Roof sheet stuck down onto the adhesive tape and bolted down front and back. Capping moulding to go on yet.
Looking up from inside, the roof is fixed down finally and sealed. Hasn't leaked at all yet.
The framing for the central bulkhead is in place, with an offcut sitting inside it.
Close up of the rear o/f top corner inside.
Once we had the roof on and sealed up, we could get on with the interior. What we had so far was an empty shell with no back door so we couldn't leave anything
inside of value in case of theft. The floor above the front axle was trimmed and fitted and sealed. Once that job was completed we could concentrate on getting
The internal divider erected and the side door cut out and made up.

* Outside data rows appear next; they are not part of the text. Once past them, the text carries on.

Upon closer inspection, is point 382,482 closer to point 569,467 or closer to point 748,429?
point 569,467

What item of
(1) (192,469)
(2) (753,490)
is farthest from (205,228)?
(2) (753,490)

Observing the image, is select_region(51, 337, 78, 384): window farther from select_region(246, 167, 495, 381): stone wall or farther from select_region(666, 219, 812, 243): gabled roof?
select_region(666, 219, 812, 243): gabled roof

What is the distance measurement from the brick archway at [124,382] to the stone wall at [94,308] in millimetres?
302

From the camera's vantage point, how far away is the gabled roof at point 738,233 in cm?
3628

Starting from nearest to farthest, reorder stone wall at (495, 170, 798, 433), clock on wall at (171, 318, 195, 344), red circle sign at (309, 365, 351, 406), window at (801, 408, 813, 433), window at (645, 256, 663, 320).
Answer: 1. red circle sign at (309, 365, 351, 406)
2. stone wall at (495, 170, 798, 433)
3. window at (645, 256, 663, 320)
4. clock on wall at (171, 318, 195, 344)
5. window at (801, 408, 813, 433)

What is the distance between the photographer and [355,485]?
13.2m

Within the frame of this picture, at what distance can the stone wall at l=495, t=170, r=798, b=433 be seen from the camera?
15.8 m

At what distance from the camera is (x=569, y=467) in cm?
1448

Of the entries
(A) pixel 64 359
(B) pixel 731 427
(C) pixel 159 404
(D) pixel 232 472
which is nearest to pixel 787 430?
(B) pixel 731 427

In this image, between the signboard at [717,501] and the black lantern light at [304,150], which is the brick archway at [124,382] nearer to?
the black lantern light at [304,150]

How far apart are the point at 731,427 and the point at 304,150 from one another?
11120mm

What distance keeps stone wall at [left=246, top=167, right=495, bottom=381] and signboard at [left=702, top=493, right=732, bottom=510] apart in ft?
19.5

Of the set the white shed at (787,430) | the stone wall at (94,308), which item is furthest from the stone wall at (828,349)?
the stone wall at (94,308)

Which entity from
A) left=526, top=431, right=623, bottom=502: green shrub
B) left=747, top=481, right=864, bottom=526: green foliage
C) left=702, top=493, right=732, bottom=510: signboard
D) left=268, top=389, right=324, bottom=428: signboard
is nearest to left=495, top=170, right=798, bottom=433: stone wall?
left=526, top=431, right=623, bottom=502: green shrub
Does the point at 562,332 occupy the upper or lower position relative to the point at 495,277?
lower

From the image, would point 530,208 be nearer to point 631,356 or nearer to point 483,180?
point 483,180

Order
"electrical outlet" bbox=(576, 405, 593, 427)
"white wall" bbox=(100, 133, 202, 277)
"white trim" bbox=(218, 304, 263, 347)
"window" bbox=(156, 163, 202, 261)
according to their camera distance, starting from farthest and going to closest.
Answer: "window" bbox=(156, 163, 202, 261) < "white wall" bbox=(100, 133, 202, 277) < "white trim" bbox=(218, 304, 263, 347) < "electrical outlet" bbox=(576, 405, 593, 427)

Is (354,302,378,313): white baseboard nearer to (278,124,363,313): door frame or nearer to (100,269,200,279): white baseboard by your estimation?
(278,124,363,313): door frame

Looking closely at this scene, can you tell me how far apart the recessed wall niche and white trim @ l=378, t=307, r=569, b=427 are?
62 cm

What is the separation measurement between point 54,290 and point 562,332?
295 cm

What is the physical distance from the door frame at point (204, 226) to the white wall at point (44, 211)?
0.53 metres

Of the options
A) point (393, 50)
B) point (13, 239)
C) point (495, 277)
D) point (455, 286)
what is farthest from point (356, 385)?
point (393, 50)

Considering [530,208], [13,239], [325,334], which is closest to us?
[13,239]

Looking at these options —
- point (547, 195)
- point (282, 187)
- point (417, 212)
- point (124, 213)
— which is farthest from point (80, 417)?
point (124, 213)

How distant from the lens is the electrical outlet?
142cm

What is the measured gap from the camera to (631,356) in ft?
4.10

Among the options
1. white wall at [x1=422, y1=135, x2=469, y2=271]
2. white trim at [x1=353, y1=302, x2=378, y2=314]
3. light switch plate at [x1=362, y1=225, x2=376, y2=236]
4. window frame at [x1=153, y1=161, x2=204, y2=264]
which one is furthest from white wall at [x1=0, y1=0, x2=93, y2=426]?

We had already bought a caravan door and frame, plus we had one from the Swift caravan that we had broken up. The problem with them was that caravan walls
are much thicker, 30mm to our 14mm, so the doors we had wouldn't fit without a lot of modification. That wasn't a big problem, just something else to manufacture.
Last of the big offcuts of 21mm honeycomb. We used this material for the floor and dividing bulkhead. Rita in the living section.
Another job at this time was to get some lighting into the body so we could work on in the evenings. Four circular 12V flourescent lights had been purchased
and now we got them up on the roof supports and temporarily wired in for use. Each one has its own switch so we just fed 12V on a ring main to them. Their location
was revised after the first year, but the basics are the same, two in the back and two in the front, to which we added two spotlights in the front living section, with a pair
of linear flourescents over the sink/cooker area.
Interior lighting as originally fitted..
At the front end, we had laid out the Swift caravan beds and cupboard to see how it would fit into the area we had designed for it. With just a few packing strips it
went in without any modifications, the only issues we have had are that one frame for one bed had to be repaired after a piece was taken out by a previous owner
to clear a battery box that he fitted. We needed six strips of hardwood, two for the bed frames and four for the seat cushion back. Our local timber place cut that for us,
and after we fitted it all in, we had some offcuts which came in at just the right sizes for some other jobs later on.
First layout of the beds etc in the front. Cut-outs in the bed ends are still there, got to make new ends up.
Layout now with packing strips and beds screwed down firmly. Centre fill slats were a bit of a problem early on, but we solved that later.
At the back, work was still carrying on, but I had to work at both ends now, so it tended to be one end in the morning, then the other end in the afternoon/evening. We were
working on the wheel boxes/mudguards at the back, as they were something we couldn't travel without. In the end, they worked out well, we bolted a large piece of
honeycomb to the chassis to form the inner side, then boxed in the rest and used aluminium angle to finish it off. It looks OK and is very strong, you can walk on it
or jump up and down on it.
Wheel box on the o/side, looked tidy and was fairly economical. We used up most of the odd offcuts of the 21mm honeycomb.
Wheel box on the o/side, close-up of the mitres.
Wheel box on the o/side, another view looking towards the back door.
It was now 22nd of May, we were approaching the trip deadline fairly quickly, with lots of major jobs still to be done. We reckoned that we could live without the kitchen
and bathroom for the first trip, as it was going to be to Nuenen, which had showers and toilets for the exhibitors, and we could rustle up loads of cooking gear. Our
son, Philip was coming with his Land Rover, and then going on down to France afterwards, so we had his cooking gear as well.